She gasped and rushed over to Jeremiah, kicking away the stray cups and plates on the floor. Covered in blood and shit and piss and the gods knew what else, he lay unmoving on the floor, his torso propped up against the doorway to the side room, a ray of afternoon light striking his feet.
When she reached him, she gagged again at the smell, and immediately, a rush of shame came onto her cheeks, a mark of guilt at her own revulsion. And then, on seeing his wounds, she cried out again.
His right leg and left arm were shattered lumps of grey-purple flesh, no longer able to take or hold any recognizable form. Those fingers that were still on his hands were bent in a grotesque fashion, their joints broken out of shape, like the branches of some twisted tree. A pool of drying blood and fluids stained the entire length of his legs. His face was bloodied and bruised to an unidentifiable pulp, his eyelids cut open, and behind them, the sockets were empty wells of clotted blood.

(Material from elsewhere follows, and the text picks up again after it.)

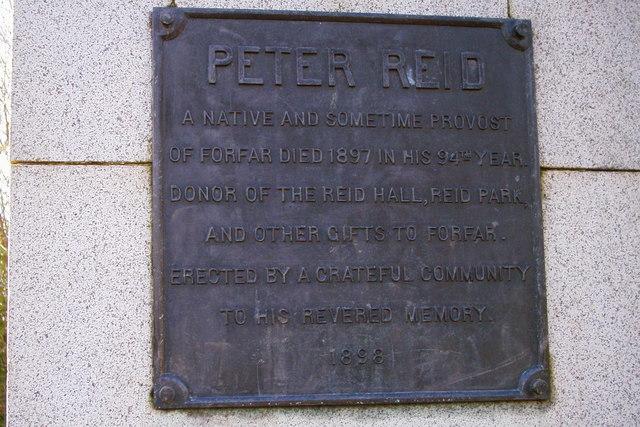 Plaque on Peter Reid statue in Reid Park, Forfar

A loop of intestine protruded from a gaping wound in his abdomen, leaking pus from a gash. A waterfall of brown, sticky blood covered his chest, fed by puncture wounds that broke up the skin like jagged ravines.
And yet, he still breathed.
“Ah, ah!” she cried, embracing his head, unable to find any other words.
“Oh, Yana,” he whispered hoarsely, his chest gurgling faintly as he spoke.
– And then, unbelievably–
“Worse things happen at sea,” he croaked, with a smile across his lips.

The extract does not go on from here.